Ihre Aufgabe: Schreiben Sie aus den folgenden Daten alle Zeilen wortgetreu ab, beginnend mit der Zeile, die „In this scene, would“ enthält, bis einschließlich der letzten Zeile der Daten.

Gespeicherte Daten
═══

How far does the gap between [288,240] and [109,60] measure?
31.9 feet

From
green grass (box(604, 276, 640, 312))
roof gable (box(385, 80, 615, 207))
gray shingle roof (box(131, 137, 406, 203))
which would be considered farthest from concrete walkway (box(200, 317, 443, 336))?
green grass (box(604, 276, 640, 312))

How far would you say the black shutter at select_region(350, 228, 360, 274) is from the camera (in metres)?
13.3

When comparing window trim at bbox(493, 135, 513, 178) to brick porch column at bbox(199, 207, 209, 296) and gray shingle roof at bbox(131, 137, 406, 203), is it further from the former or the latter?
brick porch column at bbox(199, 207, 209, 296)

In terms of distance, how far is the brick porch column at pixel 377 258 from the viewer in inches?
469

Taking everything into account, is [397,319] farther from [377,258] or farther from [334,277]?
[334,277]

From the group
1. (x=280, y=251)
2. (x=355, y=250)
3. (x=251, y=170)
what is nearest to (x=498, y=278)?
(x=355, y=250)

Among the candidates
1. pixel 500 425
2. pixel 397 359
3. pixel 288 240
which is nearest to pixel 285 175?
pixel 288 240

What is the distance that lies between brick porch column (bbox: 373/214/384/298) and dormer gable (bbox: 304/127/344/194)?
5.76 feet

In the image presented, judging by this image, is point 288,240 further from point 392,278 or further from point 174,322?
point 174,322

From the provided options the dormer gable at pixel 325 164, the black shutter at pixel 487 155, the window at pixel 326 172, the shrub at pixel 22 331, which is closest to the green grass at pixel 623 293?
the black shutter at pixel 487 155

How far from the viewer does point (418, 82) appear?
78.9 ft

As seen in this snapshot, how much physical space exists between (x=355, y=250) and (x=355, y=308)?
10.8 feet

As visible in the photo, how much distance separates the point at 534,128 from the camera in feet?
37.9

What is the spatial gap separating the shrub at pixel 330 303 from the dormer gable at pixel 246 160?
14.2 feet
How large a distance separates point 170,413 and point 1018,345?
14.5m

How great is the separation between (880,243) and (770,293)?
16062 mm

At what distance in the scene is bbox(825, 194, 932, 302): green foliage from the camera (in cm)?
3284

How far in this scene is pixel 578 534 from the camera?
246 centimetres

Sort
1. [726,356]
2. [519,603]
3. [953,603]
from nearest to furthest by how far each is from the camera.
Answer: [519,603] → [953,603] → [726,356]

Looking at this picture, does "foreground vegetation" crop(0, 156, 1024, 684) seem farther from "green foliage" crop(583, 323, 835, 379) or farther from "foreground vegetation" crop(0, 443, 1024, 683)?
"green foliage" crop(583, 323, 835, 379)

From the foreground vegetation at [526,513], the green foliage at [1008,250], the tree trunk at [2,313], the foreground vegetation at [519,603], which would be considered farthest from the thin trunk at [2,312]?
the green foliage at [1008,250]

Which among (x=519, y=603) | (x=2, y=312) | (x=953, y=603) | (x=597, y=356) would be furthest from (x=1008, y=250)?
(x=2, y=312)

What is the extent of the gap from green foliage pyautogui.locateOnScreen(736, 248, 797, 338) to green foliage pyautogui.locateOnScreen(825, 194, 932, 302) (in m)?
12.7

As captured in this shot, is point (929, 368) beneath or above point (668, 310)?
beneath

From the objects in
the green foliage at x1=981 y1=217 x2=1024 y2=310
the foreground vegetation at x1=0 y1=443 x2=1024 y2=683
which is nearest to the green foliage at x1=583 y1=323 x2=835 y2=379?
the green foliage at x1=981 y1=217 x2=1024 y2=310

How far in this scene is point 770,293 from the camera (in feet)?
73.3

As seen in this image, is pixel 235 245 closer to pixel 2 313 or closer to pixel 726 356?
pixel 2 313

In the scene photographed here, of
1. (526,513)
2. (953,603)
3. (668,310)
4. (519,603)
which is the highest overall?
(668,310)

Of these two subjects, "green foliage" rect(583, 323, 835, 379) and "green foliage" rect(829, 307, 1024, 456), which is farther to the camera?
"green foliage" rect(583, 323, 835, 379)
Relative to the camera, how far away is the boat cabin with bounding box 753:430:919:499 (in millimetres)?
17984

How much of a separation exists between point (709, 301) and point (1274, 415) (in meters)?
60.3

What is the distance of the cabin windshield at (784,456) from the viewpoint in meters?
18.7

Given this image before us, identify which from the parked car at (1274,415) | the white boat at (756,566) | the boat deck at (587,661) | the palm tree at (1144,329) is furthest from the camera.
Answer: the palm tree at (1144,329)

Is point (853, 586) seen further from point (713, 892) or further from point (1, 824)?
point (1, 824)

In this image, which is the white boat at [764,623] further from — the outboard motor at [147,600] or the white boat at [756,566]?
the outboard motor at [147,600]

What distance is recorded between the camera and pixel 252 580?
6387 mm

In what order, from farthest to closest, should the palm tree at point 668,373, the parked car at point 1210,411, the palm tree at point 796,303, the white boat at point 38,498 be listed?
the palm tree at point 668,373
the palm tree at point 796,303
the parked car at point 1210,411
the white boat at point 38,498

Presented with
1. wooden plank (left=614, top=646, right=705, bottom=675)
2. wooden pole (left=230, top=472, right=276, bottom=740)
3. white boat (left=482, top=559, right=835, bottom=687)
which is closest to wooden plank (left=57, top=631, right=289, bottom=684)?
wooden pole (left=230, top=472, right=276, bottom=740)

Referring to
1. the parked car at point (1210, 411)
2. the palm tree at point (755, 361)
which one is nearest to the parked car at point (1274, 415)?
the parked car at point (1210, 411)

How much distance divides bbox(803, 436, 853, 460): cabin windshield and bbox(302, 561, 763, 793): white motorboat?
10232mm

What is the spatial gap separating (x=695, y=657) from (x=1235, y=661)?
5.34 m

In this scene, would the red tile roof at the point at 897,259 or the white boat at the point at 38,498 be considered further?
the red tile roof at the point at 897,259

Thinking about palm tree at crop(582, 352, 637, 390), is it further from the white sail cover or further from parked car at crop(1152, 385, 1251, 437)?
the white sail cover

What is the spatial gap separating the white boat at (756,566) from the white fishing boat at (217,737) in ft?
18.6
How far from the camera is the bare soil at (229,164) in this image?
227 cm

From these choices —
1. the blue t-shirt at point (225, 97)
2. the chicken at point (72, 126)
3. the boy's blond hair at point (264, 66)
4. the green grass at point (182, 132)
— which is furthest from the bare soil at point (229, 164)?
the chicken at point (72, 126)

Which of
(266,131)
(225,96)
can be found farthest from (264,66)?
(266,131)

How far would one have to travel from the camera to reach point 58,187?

═══

Ausgearbeitete Lösung:
In this scene, would the red tile roof at the point at 897,259 or the white boat at the point at 38,498 be considered further?
the red tile roof at the point at 897,259

Thinking about palm tree at crop(582, 352, 637, 390), is it further from the white sail cover or further from parked car at crop(1152, 385, 1251, 437)?
the white sail cover

What is the spatial gap separating the white boat at (756,566) from the white fishing boat at (217,737) in ft?
18.6
How far from the camera is the bare soil at (229,164) in this image?
227 cm

From these choices —
1. the blue t-shirt at point (225, 97)
2. the chicken at point (72, 126)
3. the boy's blond hair at point (264, 66)
4. the green grass at point (182, 132)
— which is furthest from the bare soil at point (229, 164)?
the chicken at point (72, 126)

Which of
(266,131)
(225,96)
can be found farthest from (264,66)?
(266,131)

How far would one have to travel from the camera to reach point 58,187?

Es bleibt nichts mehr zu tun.